In what may be a pointer to the tough economic times they are enduring, Kenyans sent fewer text messages, made less calls and even quit postpaid subscription services in their numbers in the 3 months between the start of April and the end of June, a recent quarterly report by the Communications Authority of Kenya shows.
While the total number of SIM cards in active use across the country rose by 0.6% to stand at 66.4 million, it’s what people are doing with those active SIMs that appears to have dipped.
Voice traffic dipped by 0.1% for off-net calls and 1% for on-net calls, a surprise since on-net calls (calls originating from and terminating on the same network e.g. Safaricom-to-Safaricom calls) are usually relatively cheaper across the board as there are no external termination rates to be factored in. SMS traffic for both (on-net and off-net) dropped by about 10%. Nearly similar patterns can be seen when it comes to international/roaming services.
The total number of postpaid subscribers across all mobile network operators dropped from 1.32 million the previous quarter (January – March 2023) to 1.27 million in the aforementioned period.
Safaricom, which is the postpaid services market leader, saw about 50,000 subscribers leave its postpaid service in 3 months.

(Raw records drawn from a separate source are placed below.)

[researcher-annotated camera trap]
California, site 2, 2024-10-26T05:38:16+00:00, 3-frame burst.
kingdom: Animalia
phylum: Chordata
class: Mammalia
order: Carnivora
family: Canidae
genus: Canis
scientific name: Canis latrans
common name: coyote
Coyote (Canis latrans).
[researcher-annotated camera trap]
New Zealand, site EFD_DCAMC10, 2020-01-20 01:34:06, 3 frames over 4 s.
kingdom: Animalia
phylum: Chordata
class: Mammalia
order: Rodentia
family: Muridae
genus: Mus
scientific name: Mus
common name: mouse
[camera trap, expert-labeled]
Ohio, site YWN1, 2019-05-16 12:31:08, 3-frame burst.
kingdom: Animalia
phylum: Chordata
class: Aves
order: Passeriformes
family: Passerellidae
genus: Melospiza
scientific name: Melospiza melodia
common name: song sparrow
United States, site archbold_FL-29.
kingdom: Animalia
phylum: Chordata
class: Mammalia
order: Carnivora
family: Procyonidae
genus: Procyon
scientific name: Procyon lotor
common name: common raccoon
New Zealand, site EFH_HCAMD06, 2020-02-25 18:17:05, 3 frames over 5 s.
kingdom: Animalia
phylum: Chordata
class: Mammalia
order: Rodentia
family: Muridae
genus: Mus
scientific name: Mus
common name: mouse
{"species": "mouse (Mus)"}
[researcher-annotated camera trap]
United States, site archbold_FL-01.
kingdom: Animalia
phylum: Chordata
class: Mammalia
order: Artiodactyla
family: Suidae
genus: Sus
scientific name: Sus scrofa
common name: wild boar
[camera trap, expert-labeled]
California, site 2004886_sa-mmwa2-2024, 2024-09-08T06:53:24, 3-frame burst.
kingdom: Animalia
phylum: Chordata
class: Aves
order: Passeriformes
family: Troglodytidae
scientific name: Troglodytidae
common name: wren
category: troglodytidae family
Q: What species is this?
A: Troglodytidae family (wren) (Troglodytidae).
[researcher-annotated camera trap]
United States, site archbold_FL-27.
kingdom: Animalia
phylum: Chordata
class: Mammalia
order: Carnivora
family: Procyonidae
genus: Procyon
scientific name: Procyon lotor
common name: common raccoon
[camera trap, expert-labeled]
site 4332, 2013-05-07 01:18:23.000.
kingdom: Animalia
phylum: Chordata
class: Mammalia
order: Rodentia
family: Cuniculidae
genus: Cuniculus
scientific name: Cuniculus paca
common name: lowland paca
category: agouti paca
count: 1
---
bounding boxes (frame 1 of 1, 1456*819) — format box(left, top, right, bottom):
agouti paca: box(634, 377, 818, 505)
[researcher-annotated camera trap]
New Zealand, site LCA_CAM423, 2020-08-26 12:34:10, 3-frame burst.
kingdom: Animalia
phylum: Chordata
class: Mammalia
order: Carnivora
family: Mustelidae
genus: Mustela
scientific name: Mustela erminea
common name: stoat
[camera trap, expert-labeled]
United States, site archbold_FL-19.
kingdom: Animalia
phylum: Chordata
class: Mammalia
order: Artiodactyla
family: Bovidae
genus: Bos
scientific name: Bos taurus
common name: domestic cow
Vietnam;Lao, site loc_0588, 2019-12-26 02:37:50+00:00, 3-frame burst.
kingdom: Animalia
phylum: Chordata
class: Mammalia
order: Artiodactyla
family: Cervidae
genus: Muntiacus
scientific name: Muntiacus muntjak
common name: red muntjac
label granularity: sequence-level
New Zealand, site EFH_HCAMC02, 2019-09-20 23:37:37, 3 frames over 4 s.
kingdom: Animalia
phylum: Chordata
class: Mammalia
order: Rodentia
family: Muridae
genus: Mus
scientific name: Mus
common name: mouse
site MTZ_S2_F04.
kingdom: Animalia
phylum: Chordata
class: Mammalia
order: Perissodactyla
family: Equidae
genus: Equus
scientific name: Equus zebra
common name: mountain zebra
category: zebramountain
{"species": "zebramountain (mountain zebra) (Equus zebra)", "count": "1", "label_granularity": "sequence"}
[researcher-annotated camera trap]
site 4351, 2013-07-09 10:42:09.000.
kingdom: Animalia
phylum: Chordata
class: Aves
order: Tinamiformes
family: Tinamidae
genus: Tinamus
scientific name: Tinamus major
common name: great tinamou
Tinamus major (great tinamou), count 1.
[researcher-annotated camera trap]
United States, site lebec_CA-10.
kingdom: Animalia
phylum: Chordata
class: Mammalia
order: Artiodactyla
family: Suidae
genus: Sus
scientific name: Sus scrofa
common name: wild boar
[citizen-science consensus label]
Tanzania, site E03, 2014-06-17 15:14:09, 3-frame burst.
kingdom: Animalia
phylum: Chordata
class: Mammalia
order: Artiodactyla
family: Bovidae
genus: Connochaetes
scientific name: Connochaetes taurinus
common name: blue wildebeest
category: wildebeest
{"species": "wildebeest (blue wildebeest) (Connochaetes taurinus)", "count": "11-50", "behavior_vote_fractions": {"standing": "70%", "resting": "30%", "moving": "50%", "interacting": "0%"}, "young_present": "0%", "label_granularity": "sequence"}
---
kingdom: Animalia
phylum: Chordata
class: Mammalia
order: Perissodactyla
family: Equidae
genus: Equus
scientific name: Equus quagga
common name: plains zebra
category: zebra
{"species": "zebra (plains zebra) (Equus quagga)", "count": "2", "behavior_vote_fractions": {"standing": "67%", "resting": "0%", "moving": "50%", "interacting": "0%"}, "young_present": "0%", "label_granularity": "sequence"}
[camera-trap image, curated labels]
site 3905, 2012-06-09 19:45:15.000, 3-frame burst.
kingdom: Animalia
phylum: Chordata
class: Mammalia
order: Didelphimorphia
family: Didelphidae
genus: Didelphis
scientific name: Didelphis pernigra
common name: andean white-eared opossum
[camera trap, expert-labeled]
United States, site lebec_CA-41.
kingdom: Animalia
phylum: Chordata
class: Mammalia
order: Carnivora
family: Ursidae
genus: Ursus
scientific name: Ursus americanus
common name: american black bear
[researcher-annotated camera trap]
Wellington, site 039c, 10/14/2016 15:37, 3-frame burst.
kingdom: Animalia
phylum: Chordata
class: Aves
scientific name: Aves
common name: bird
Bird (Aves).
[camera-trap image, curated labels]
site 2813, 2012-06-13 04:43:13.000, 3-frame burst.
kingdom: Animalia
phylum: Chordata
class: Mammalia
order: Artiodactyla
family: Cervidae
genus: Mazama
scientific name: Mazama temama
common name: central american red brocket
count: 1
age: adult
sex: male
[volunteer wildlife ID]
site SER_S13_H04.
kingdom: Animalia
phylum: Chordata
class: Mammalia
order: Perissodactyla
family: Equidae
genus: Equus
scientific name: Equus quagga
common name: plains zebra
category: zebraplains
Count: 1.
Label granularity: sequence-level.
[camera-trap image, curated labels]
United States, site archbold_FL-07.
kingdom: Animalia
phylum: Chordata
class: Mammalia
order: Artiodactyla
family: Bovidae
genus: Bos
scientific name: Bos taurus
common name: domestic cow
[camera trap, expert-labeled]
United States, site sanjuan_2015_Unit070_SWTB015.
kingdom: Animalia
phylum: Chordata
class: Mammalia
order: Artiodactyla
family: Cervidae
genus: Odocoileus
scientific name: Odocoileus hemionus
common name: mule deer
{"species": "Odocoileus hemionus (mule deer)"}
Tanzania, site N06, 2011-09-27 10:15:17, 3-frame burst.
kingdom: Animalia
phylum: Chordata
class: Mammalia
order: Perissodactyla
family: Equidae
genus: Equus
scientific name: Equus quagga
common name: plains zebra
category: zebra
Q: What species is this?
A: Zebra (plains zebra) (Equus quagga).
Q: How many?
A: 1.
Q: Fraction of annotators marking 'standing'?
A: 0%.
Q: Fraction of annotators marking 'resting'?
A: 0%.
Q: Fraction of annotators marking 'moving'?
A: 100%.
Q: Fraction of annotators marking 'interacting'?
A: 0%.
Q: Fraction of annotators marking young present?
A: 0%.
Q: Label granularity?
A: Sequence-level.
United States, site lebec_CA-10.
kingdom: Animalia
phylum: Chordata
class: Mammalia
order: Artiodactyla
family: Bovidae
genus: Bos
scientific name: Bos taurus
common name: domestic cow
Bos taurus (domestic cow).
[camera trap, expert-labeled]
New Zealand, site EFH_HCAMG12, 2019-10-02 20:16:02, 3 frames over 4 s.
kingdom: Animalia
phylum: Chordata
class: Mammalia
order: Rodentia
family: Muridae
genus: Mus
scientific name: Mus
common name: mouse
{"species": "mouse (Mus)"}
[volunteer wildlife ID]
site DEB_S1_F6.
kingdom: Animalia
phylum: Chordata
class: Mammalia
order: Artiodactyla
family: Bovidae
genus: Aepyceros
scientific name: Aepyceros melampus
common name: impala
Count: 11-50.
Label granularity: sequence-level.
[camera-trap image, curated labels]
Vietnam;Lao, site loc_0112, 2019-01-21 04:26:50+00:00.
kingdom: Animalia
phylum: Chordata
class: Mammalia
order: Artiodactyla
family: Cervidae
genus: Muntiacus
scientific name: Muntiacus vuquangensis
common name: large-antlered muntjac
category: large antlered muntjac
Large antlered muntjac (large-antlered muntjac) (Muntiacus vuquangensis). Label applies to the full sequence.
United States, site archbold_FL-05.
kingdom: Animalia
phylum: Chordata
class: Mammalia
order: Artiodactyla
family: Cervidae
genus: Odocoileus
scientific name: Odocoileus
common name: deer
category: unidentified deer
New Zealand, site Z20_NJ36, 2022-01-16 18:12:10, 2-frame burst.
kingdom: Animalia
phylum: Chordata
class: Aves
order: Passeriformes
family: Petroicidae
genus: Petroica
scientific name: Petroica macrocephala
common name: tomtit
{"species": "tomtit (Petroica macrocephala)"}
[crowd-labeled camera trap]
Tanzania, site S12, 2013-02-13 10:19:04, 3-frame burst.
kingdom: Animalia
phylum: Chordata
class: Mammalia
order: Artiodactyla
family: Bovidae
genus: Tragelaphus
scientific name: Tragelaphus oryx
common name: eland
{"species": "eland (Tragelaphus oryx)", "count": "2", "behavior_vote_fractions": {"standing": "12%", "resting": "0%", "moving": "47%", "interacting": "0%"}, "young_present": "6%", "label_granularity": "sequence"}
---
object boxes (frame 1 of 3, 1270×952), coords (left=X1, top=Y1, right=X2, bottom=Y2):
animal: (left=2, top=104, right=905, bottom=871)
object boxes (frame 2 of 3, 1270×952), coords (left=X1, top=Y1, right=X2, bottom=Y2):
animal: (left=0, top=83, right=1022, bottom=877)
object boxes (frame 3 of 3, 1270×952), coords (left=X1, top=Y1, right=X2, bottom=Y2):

While the reasons for this are unknown, the company has recently taken steps to reorganize its postpaid service offerings, something that may have rubbed some of them the wrong way. Late last year, Safaricom had indicated that unused voice minutes would no longer be rolling over to the next month as had been the case previously, a rather unpopular move.
Mobile money services like M-Pesa were not spared as they registered a 1.1% decline quarter-over-quarter. This was before the coming into effect of higher charges levied on transactions made starting July.
Data as a whole (fixed/fibre and mobile) saw increased usage during the review period.
At the same time 5G mobile subscriptions registered an increase to about 450,000 from the 300,000 reported last time.
Safaricom continues its long stint at the top as the leader of Kenya’s mobile network market as far as subscribers go with a healthy 66% market share compared to the 27% of its closest competitor, Airtel Kenya.
Airtel’s market share rises to 31% when we look at mobile data subscriptions alone while Safaricom’s drops to 63%.
Not surprising, the number of feature phones in the Kenyan market dropped by 4% on the heels of aggressive campaigns by the likes of Safaricom to move subscribers from such devices to 4G smartphones like the ones it launched recently under its Lipa Mdogo Mdogo program which sees Kenyans access smartphones by paying between Kshs 20 and Kshs 50 daily, efforts that have so far seen over 1 million people make the switch.